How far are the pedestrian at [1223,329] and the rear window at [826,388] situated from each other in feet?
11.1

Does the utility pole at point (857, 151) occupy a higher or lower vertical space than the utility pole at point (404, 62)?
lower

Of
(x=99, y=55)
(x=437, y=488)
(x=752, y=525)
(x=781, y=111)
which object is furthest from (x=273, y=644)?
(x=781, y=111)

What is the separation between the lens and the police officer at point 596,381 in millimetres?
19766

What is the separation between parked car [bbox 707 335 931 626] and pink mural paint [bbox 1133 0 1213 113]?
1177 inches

▶ [Aim of the task]: Copy out word for word the stretch from the line containing "Does the utility" through the end of the items.

▶ [The result]:
Does the utility pole at point (857, 151) occupy a higher or lower vertical space than the utility pole at point (404, 62)?
lower

Of
(x=99, y=55)
(x=437, y=488)
(x=752, y=525)
(x=781, y=111)
which object is furthest from (x=273, y=644)?
(x=781, y=111)

What is the separation between the lens and the police officer at point 596,381 in millimetres?
19766

What is the separation between parked car [bbox 707 335 931 626] and pink mural paint [bbox 1133 0 1213 113]?
1177 inches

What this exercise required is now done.